● Written problem:
Pull out every line of the listing below that contains the word "What". Case counts.

● Records supplied:
╔══
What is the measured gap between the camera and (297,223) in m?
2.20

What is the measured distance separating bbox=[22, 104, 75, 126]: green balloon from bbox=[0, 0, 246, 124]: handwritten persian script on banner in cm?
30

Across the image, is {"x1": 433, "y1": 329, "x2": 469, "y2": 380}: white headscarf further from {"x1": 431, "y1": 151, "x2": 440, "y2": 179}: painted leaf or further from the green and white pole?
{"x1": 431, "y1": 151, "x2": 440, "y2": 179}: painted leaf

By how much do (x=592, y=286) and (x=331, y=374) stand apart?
╚══
╔══
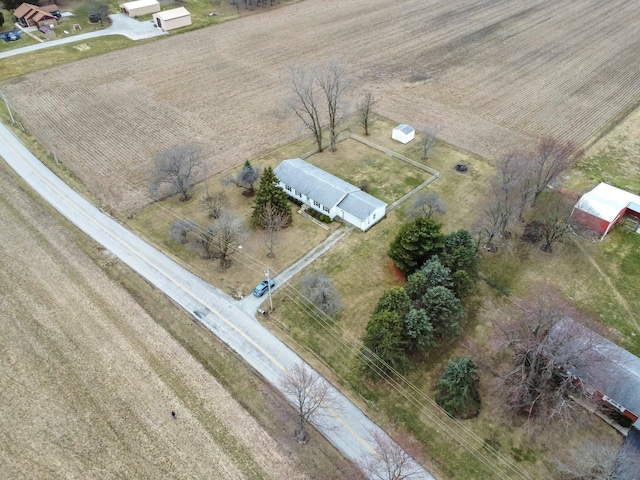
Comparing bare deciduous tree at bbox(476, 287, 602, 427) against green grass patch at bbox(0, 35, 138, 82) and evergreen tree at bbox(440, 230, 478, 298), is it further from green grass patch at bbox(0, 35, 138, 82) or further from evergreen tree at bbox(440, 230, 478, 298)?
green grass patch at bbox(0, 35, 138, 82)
╚══
● Worked solution:
What is the measured gap between the camera and (297,223) in m?
What is the measured distance separating bbox=[22, 104, 75, 126]: green balloon from bbox=[0, 0, 246, 124]: handwritten persian script on banner in cm?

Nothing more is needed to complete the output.